## [What you need to do]
Copy the part of the material that opens with the line containing "How much separation" and closes with the line containing "pixel 123 223 <", swapping "trash bin" for "garbage can" and changing nothing else.

## [Listed records]

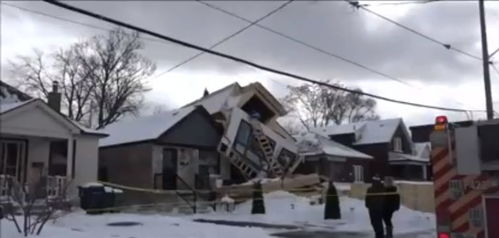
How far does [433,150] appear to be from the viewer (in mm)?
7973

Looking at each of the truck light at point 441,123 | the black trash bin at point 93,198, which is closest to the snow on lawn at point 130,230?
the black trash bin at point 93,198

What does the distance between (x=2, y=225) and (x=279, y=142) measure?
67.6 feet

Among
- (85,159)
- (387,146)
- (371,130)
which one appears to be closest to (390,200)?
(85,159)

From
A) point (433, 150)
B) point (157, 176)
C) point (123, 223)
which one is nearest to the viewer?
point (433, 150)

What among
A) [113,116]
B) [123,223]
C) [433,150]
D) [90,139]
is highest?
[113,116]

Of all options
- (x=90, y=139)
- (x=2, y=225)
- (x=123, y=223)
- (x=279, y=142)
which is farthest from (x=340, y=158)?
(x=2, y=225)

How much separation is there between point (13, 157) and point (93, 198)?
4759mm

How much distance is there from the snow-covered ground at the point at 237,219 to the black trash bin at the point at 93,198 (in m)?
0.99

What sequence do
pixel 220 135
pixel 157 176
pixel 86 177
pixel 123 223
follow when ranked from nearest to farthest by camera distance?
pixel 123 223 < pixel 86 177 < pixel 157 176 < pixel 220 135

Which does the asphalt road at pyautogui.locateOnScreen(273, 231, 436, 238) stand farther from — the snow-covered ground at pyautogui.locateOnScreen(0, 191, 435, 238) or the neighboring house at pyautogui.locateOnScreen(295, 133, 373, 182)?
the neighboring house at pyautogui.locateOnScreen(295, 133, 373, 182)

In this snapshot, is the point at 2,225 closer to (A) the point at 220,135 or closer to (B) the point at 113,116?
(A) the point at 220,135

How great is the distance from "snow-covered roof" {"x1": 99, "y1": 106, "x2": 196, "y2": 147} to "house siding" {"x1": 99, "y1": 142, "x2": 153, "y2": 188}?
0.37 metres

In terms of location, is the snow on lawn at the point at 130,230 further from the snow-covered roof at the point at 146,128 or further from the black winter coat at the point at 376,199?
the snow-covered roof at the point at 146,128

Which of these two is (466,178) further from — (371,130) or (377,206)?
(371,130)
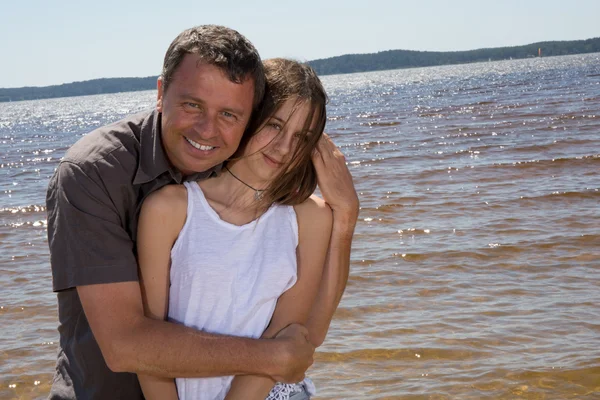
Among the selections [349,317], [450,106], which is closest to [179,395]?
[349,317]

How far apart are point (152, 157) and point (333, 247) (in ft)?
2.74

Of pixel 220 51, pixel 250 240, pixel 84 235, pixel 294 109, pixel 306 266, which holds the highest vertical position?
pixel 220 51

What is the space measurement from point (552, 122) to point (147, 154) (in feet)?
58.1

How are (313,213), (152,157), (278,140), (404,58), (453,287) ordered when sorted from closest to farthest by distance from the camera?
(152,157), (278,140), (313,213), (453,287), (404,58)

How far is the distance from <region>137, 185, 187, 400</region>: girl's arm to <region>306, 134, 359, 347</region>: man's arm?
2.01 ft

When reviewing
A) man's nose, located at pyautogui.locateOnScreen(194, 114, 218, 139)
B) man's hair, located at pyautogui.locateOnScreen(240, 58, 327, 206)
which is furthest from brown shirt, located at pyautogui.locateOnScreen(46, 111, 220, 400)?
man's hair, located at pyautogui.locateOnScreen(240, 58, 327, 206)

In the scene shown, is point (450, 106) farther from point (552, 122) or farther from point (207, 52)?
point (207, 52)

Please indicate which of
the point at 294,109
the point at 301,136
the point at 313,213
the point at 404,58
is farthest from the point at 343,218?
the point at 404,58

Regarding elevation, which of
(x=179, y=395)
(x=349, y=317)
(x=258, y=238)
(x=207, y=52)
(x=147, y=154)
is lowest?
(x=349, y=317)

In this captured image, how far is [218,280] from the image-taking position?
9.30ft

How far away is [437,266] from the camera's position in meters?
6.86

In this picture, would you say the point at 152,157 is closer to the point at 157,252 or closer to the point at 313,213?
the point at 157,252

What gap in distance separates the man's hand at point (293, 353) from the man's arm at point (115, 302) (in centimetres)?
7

...

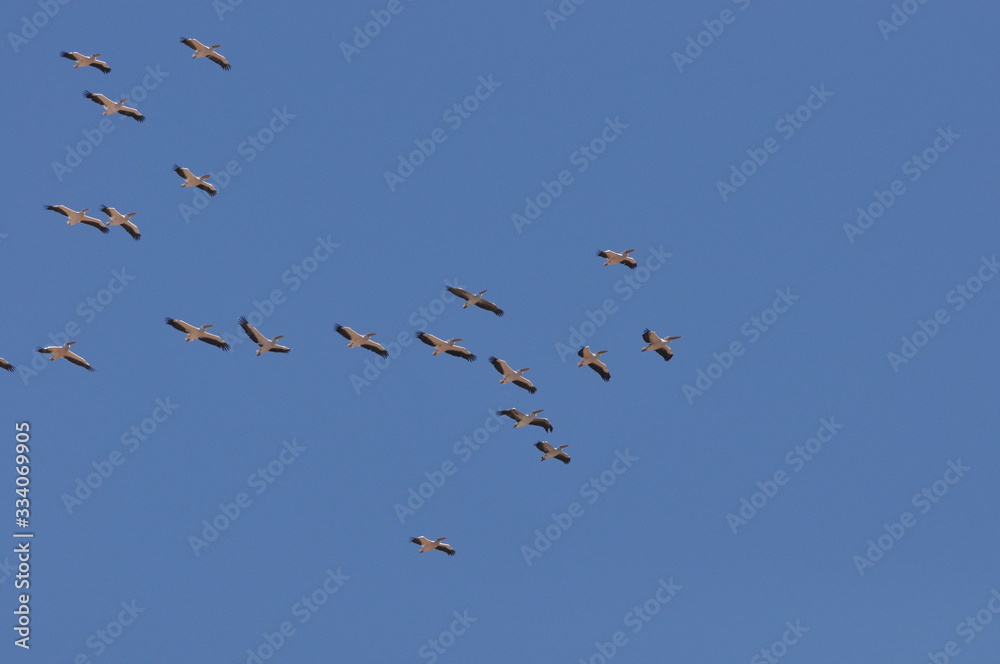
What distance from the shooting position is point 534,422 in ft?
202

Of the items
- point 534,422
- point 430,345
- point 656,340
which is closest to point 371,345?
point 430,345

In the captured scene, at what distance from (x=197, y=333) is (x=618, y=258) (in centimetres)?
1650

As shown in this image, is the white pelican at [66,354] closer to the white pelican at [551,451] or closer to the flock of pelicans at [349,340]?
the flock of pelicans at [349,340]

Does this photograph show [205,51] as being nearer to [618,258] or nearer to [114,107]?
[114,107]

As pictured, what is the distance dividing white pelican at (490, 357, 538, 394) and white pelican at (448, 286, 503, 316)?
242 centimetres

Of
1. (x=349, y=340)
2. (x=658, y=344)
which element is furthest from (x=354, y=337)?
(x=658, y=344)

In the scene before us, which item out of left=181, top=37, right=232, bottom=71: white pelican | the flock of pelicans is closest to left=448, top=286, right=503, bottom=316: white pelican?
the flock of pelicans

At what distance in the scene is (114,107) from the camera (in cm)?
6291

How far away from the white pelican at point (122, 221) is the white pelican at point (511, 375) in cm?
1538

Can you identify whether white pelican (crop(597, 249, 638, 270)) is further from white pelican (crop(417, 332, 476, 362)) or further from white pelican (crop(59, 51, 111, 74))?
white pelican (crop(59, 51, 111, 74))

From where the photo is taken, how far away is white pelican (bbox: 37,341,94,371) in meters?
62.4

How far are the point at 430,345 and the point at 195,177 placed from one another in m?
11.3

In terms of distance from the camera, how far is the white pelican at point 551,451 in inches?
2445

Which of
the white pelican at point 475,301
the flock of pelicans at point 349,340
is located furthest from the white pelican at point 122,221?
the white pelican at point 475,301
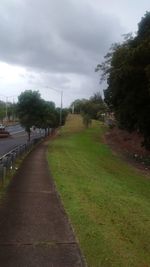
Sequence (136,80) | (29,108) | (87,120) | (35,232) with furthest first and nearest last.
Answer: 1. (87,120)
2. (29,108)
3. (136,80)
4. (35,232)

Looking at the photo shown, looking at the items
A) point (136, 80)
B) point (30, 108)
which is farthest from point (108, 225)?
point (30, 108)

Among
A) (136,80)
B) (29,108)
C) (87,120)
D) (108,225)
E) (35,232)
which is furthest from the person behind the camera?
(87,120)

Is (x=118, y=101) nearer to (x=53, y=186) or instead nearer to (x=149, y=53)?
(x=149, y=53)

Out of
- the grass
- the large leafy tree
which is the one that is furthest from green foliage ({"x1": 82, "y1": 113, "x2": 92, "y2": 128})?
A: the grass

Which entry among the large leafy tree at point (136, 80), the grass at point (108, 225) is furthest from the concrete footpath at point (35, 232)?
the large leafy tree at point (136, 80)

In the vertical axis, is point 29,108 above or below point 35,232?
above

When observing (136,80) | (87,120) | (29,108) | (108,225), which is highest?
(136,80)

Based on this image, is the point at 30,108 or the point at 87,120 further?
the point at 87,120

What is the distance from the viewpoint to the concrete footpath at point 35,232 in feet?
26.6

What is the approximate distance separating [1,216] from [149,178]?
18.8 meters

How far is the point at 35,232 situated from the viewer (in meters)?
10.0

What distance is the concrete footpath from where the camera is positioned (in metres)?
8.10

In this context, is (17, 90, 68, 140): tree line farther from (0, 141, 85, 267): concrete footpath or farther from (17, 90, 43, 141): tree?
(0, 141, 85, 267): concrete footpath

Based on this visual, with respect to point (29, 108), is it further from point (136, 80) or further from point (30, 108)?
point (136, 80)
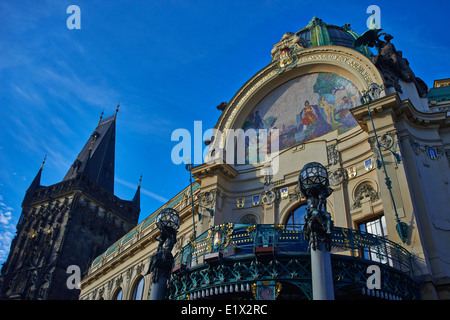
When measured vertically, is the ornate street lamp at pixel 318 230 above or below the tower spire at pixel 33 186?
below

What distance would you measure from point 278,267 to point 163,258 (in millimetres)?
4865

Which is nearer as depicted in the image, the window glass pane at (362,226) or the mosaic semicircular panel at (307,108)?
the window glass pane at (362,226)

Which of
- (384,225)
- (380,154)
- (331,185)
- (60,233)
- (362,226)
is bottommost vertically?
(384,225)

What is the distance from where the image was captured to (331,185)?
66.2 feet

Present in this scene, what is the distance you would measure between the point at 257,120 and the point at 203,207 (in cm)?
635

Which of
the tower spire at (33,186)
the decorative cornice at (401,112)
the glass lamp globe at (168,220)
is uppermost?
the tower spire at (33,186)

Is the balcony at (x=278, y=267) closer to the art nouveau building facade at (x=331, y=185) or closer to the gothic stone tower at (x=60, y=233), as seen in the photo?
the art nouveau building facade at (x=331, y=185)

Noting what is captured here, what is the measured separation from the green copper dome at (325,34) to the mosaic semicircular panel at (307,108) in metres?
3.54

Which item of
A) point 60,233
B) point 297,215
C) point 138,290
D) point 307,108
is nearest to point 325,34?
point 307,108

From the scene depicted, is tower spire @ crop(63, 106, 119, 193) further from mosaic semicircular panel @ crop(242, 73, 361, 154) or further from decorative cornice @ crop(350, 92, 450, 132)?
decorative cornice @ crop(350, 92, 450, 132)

## [Written solution]
How much separation is there between point (13, 157) and point (93, 198)?
4759mm

How much distance is there from the snow-covered ground at the point at 237,219 to the black garbage can at the point at 93,198 (in m)?
0.99

What sequence do
pixel 220 135
pixel 157 176
pixel 86 177
pixel 123 223
follow when ranked from nearest to farthest by camera distance?
pixel 123 223 < pixel 86 177 < pixel 157 176 < pixel 220 135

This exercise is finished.